> [Exercise directions]: Reproduce verbatim the stretch of items below from the line containing "Given their arrangement, is" through the line containing "4. pixel 145 40", including both of those lines.

> [Material for this exercise]:
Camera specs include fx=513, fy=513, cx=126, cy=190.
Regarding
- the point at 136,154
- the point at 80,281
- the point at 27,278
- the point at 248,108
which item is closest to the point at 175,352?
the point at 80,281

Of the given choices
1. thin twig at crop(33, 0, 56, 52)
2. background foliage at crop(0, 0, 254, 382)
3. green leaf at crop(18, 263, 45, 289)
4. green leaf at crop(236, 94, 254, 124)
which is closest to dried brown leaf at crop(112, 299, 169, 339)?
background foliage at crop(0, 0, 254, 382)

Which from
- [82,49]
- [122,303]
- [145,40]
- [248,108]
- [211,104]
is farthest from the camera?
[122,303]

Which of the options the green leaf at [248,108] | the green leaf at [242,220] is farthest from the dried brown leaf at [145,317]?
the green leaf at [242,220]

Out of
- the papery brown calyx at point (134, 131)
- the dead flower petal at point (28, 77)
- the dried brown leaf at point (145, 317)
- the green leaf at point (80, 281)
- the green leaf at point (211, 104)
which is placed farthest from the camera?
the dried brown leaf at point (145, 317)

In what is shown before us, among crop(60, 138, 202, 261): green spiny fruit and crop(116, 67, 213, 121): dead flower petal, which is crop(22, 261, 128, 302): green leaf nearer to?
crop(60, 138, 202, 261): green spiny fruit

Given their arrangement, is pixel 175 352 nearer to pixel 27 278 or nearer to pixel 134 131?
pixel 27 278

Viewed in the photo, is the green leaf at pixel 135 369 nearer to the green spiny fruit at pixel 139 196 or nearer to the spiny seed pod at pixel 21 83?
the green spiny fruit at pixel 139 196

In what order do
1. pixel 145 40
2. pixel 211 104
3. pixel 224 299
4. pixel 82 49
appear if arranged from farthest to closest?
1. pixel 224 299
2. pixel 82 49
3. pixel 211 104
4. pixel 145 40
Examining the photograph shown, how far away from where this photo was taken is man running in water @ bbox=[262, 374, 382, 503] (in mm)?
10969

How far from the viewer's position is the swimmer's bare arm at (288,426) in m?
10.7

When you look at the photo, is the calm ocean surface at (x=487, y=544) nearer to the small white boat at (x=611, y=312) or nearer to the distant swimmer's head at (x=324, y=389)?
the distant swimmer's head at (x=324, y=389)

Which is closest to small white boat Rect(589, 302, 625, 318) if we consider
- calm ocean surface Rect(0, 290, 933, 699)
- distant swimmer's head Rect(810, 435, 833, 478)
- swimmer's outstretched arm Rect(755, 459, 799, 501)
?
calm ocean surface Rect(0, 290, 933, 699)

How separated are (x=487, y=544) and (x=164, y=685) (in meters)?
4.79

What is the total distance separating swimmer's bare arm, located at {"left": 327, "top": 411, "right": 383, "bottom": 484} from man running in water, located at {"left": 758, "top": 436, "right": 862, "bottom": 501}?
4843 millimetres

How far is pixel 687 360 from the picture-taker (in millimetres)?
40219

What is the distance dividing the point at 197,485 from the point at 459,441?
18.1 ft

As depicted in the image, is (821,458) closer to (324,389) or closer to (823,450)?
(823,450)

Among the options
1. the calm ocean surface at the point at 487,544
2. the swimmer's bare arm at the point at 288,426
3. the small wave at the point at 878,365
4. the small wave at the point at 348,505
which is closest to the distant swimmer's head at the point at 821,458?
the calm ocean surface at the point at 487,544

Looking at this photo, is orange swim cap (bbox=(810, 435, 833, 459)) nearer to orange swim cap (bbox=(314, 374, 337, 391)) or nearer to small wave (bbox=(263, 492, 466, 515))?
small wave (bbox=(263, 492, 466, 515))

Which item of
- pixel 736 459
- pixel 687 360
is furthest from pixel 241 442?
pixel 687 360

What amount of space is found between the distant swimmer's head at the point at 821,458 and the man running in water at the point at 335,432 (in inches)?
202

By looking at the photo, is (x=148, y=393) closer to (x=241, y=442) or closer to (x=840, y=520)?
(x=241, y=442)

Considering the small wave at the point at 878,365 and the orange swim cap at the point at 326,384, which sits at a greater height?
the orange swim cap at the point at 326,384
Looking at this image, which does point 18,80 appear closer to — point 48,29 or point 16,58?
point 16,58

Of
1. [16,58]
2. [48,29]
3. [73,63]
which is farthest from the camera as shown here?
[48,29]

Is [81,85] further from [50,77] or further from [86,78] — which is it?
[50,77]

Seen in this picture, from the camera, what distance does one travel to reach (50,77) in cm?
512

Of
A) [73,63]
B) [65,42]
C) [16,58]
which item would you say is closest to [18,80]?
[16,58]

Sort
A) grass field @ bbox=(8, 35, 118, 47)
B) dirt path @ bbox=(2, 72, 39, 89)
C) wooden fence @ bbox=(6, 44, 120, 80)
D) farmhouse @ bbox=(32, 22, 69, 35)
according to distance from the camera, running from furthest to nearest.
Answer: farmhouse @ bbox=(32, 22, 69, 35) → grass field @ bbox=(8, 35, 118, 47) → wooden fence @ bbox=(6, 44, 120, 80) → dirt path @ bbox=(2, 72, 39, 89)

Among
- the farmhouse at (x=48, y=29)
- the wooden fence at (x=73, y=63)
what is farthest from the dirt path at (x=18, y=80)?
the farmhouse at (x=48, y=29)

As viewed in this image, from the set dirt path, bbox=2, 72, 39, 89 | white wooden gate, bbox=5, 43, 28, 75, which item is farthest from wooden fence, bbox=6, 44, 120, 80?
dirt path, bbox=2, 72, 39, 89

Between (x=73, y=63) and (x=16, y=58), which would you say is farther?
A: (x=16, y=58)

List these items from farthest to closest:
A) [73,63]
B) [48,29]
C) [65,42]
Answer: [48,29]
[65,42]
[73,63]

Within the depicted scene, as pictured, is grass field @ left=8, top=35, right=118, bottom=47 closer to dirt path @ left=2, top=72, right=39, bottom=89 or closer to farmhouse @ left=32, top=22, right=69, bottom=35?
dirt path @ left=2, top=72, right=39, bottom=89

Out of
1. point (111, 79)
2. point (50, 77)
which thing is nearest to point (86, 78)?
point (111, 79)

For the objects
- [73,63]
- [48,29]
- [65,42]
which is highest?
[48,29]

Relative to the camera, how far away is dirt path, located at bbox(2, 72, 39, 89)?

> [Answer to this task]:
Given their arrangement, is pixel 175 352 nearer to pixel 27 278 or nearer to pixel 134 131?
pixel 27 278

Viewed in the photo, is the green leaf at pixel 135 369 nearer to the green spiny fruit at pixel 139 196 or nearer to the spiny seed pod at pixel 21 83?
the green spiny fruit at pixel 139 196

In what order do
1. pixel 145 40
2. pixel 211 104
3. pixel 224 299
4. pixel 82 49
appear if arranged from farthest to closest?
1. pixel 224 299
2. pixel 82 49
3. pixel 211 104
4. pixel 145 40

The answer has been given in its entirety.